The Eighth Circuit provides appellate review of federal cases brought in Arkansas, Iowa, Missouri, Minnesota, Nebraska, North Dakota, and South Dakota. This case is getting attention outside these states, partly because there have been very few federal appellate cases on the topic of timekeeping rounding and partly because the DOL filed a brief in support of the plaintiff’s position during the appeal. Even though the DOL’s own rules specifically allow this kind of rounding to be done by the employer, the plaintiffs and the DOL pointed to the actual impact of the otherwise lawful practice as being unlawful.

Employers may want to consider ways to avoid the likelihood of being challenged on their rounding practices:

1.         Be transparent with employees: Employees should be informed of rounding practices.

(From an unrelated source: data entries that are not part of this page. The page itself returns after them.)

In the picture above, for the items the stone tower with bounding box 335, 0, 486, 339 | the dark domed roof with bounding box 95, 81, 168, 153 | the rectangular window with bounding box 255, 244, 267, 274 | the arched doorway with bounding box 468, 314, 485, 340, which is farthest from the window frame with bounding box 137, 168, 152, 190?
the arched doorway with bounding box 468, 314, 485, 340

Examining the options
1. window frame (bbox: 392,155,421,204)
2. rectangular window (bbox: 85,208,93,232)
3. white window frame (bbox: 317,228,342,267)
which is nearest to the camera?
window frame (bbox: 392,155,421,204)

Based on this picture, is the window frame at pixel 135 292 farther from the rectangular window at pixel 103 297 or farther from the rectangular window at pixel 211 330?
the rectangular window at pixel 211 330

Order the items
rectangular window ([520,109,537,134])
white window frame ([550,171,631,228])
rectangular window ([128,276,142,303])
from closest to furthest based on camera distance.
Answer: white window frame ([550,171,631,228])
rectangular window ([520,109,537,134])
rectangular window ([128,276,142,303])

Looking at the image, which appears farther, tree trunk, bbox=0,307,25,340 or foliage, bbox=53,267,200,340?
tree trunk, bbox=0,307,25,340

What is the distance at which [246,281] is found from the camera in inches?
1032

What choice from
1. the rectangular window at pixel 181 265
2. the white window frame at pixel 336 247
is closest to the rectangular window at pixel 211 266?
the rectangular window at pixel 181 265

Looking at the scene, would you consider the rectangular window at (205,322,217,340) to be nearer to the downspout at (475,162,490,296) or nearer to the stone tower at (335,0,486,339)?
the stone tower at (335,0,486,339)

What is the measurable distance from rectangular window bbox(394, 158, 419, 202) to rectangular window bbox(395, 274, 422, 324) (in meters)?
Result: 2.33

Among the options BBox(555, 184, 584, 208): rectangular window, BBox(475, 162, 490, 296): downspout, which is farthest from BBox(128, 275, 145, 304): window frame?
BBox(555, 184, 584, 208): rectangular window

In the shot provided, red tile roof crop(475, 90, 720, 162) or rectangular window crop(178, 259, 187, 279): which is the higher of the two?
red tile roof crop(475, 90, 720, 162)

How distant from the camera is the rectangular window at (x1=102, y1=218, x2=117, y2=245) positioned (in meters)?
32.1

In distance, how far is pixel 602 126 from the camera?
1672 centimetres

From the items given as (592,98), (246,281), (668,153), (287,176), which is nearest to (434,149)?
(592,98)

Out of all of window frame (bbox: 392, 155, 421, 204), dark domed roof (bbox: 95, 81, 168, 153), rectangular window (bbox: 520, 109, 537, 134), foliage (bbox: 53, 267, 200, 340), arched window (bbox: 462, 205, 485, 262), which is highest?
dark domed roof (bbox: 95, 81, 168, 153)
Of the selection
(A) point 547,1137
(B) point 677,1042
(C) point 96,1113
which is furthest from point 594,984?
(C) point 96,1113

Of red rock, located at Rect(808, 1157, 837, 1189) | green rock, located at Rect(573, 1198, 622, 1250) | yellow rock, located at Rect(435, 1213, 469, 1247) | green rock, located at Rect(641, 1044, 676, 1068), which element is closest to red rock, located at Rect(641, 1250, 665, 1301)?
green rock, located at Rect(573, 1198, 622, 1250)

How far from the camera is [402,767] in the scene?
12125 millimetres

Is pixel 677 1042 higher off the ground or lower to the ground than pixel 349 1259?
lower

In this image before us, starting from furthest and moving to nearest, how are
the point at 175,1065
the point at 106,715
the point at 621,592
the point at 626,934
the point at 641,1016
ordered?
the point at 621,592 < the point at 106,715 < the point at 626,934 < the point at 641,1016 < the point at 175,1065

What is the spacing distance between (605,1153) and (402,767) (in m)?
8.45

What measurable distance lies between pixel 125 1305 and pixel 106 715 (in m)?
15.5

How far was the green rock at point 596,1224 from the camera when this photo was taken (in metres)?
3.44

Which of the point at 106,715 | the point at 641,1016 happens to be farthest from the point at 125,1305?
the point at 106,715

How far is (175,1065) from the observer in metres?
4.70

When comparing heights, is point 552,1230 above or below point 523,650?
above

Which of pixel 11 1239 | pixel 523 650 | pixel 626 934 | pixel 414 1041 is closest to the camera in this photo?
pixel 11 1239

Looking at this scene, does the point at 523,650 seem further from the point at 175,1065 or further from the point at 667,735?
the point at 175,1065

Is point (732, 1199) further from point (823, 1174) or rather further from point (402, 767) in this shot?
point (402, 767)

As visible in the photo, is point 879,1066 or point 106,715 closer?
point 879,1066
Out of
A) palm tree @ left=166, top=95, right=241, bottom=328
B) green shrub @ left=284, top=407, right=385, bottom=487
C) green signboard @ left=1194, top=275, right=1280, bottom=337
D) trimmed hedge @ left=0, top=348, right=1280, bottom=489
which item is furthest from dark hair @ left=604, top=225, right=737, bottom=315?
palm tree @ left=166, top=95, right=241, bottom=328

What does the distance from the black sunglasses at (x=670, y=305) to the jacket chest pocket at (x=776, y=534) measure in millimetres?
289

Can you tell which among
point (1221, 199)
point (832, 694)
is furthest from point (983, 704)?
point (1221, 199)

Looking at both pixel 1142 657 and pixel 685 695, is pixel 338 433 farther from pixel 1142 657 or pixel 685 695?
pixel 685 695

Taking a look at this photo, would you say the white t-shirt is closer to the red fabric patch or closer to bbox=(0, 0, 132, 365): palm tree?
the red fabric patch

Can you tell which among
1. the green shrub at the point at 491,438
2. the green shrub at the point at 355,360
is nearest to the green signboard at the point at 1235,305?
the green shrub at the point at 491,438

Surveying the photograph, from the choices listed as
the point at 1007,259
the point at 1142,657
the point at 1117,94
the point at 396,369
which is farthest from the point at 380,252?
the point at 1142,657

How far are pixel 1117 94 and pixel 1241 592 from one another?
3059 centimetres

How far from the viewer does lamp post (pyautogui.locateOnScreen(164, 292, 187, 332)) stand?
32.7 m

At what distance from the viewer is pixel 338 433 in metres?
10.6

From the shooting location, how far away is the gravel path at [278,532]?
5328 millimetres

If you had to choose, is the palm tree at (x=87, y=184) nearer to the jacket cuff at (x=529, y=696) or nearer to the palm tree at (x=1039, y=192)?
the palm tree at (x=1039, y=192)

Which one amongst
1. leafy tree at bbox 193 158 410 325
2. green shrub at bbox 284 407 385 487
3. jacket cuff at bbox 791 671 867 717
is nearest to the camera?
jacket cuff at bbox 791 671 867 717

Done according to DOL rules, it is a lawful practice. The issue in this case is whether the legal practice had an unlawful impact.

2.         Pay attention to complaints from individuals that rounding is unfair: If you get a complaint, review your records to see if the individual benefited from the rounding practice over time. 

3.         Set the rounding process to always favor employees: Some companies choose to set up their rounding formula to always favor employees. Time is never rounded down. Other companies practice rounding in favor of the employee for start times and in favor of the employer for end-of-shift times. These practices are not unlawful if consistently and neutrally applied.

4.         Periodically audit the impact of your rounding practice: Don’t wait to get sued to find out who is coming out ahead in the long term. Over a year or two, did the employer or the employees benefit from the practice? 

5.         Stop rounding: The rule allowing rounding of timekeeping was developed back in 1955, an age before automated timekeeping systems. The Eighth Circuit opinion pointed out that current computerized timekeeping systems make it easier for employers to pay based on actual reported hours. Rounding is no longer the business necessity it may have been decades ago.